Time data is not sorted properly, because literals are grouped by datatype, with each group being sorted lexicographically. For example, the query above would first list all xsd:date literals and then all xsd:dateTime literals, even if the first xsd:dateTime chronologically came before the last xsd:date. The solution is to use the str() function to normalize all literals to plain literals. (The second use of str() is more important than the first one.)
```
ORDER BY str(?colValueLabel) str(?colValue)
```
?colValueLabel is sorted case-sensitively, labels that start with a uppercase letter come before labels that start with a lowercase letter. Solution: SPARQL can be extended with custom functions, for example XPath functions. Thus, one would order by fn:lower-case(str(?colValueLabel)). ?colValue would also profit from case-insensitive ordering.
Resources without a label come before resources with a label, because nulls come before bound values. This can be fixed by concatenating the results of two queries (manually): The first one demands that the label be bound, the second one demands that the label be unbound.
Unlabeled blank nodes come before unlabeled URIs. This can be fixed similarly to above.
If one uses the local name of an unlabeled URI to derive a label, this derived label should appear among the explicitly assigned labels. Alas, neither the mixing of labels nor the extraction of the local name is currently possible with SPARQL.
Multiple column values lead to multiple table rows. There is no easy fix. On the flip side, this allows one to sort columns with multiple values in a straightforward manner.
Only a single label predicate is supported. Multiple label predicates can be enabled by filtering the predicate with a disjunction enumerating all known label predicates. Alternatively, one can assign a marker class to label predicates and query for direct instances of that class.
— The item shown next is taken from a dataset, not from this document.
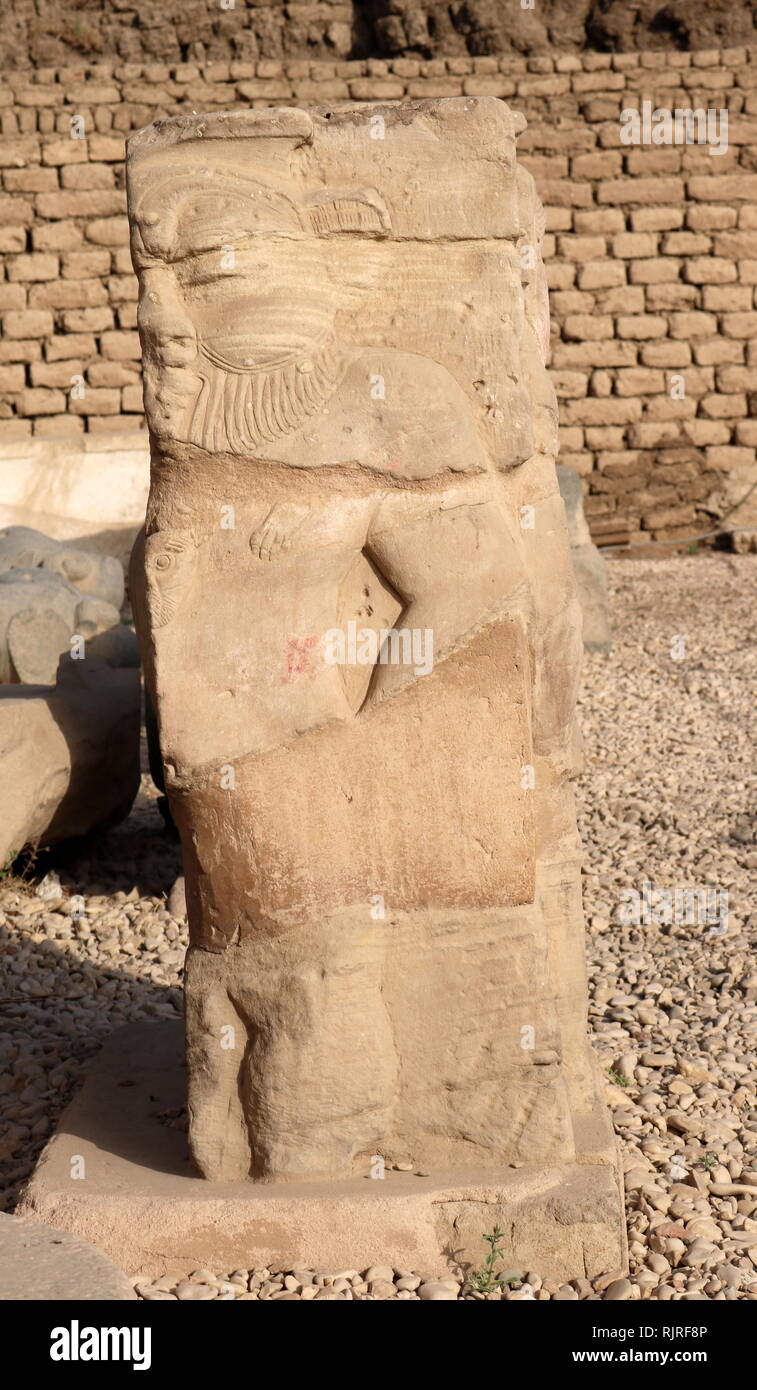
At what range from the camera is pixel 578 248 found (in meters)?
10.2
Displaying the results on several pages also introduces a slight inconvenience: One has to finish iterating over the search results to determine the complete number of pages. Solving all of these challenges elegantly is difficult, a first step might be to support result rows that are not in first normal form.

2.4. Labeling

Configurable labeling is well supported via RDFS inferencing, by making a label predicate a subproperty of rdfs:label. If there is no label, one can use the local name instead. One might decide against inferencing, due to performance or usability reasons. Then labeling becomes more complicated (see above).
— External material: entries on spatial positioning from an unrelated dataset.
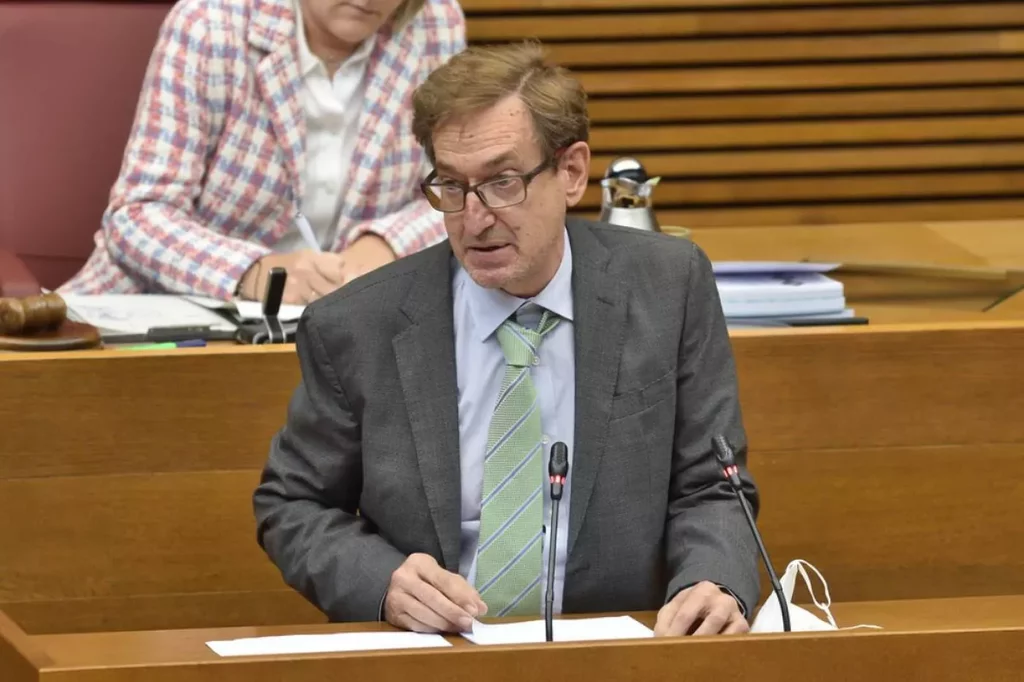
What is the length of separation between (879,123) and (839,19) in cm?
26

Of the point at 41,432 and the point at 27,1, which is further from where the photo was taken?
the point at 27,1

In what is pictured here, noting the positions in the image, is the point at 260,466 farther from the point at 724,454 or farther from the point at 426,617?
the point at 724,454

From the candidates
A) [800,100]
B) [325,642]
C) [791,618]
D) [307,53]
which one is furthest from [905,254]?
[325,642]

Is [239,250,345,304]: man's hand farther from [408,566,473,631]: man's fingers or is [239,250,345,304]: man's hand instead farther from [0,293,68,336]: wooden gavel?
[408,566,473,631]: man's fingers

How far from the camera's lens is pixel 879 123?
3998 millimetres

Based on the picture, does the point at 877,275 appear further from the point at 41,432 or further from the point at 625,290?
the point at 41,432

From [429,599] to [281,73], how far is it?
4.79ft

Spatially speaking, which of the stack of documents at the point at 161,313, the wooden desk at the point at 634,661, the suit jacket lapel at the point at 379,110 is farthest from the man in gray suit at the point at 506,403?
the suit jacket lapel at the point at 379,110

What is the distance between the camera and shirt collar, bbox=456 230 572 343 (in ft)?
6.89

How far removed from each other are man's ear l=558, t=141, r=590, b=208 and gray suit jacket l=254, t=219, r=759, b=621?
→ 11 cm

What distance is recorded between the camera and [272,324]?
267cm

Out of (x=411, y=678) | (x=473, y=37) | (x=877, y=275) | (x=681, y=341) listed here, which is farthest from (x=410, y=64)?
(x=411, y=678)

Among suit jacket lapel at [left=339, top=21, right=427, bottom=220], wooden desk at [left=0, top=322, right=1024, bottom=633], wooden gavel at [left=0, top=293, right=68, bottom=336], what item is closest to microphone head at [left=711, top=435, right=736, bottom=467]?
wooden desk at [left=0, top=322, right=1024, bottom=633]

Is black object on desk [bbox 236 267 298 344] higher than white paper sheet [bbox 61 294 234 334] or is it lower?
higher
On the other hand, nicely looking input is supported by namespace declarations. These declarations are usually stored per-repository, eliminating some of the composability one achieves with named graphs. An alternative would be to declare namespaces in RDF, inside the graphs where they are used. This preserves composability.
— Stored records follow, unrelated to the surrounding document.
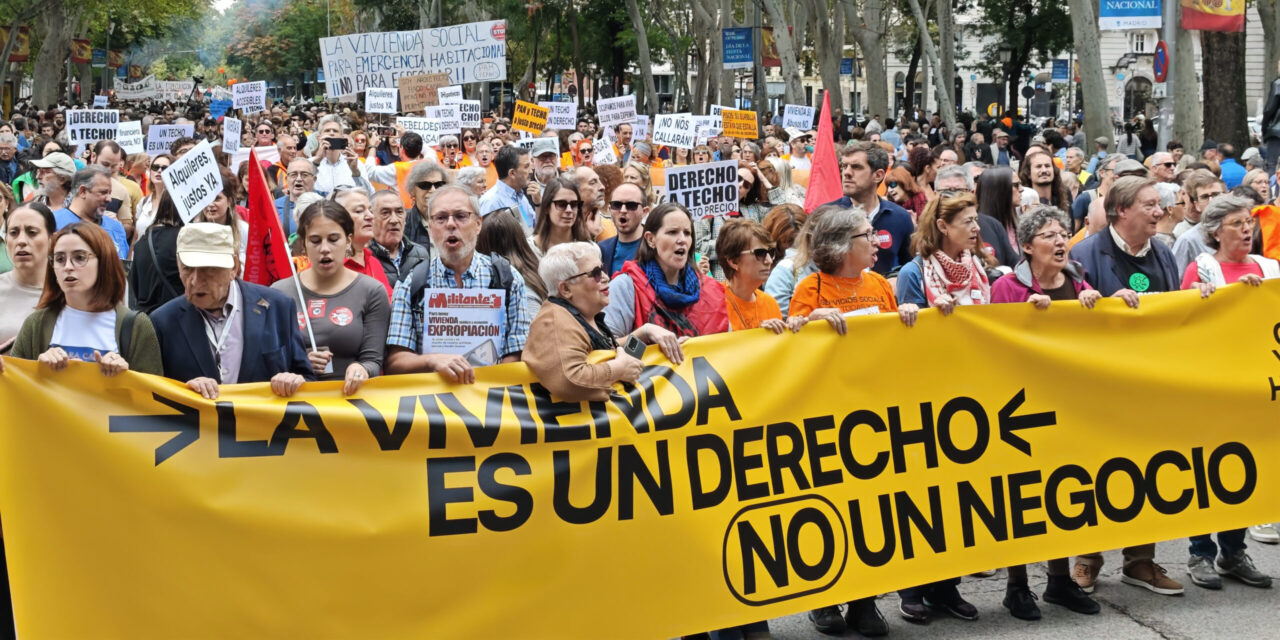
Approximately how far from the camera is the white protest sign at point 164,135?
14422 millimetres

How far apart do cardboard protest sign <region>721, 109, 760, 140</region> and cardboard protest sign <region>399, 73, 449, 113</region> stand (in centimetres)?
495

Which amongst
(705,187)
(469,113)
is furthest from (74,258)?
(469,113)

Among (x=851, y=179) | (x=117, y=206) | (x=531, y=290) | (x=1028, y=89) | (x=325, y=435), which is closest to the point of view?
(x=325, y=435)

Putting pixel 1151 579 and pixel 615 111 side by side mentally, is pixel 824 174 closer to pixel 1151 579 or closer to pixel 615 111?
pixel 1151 579

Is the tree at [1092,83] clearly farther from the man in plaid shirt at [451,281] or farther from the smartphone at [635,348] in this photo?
the smartphone at [635,348]

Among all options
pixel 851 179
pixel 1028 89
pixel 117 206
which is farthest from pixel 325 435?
pixel 1028 89

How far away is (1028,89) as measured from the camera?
167 feet

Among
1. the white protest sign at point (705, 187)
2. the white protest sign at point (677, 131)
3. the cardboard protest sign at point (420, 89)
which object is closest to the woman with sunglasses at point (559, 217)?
the white protest sign at point (705, 187)

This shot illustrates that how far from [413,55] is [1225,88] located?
39.8 ft

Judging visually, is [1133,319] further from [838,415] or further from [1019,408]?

2.5. Collections versus containers

The two different ways of storing ordered multi-sets of RDF nodes are confusing, especially for newcomers. There should be a clear explanation when to use what. For example, the standard argument that collections can be closed while containers cannot is not convincing. One could easily add rdf:nil as a terminating container element. Querying collections and containers should also be better supported by SPARQL: Both returning a collection (or container) as a single value and finding what collection an element is a part of would be useful. Currently, one always ends up manually parsing a collection (or container). A related question is whether there should be a dedicated type of RDF node for ordered multi-sets.

2.6. Blank nodes

The unstable IDs of blank nodes complicate many tasks such as synchronizing RDF repositories or referring to resources in SPARQL. Is there a better solution? Can blank nodes have stable IDs? Can they be replaced by automatically generated URIs?

3. Conclusion

This paper outlined some of the problems one faces when using RDF for simple tasks related to social information management. As this domain experiences rapid growth and as RDF is ideally suited for it, it is important to better solve these problems. The most immediate wishes of the author are:

Improvements for SPARQL (paths, NFNF, etc.; see 2.3).
Dedicated nodes for sequences/lists and support for them in SPARQL.
Stable blank node IDs or the abolishment of blank nodes.
The ability to turn statements into true resources (similar to Topic Maps).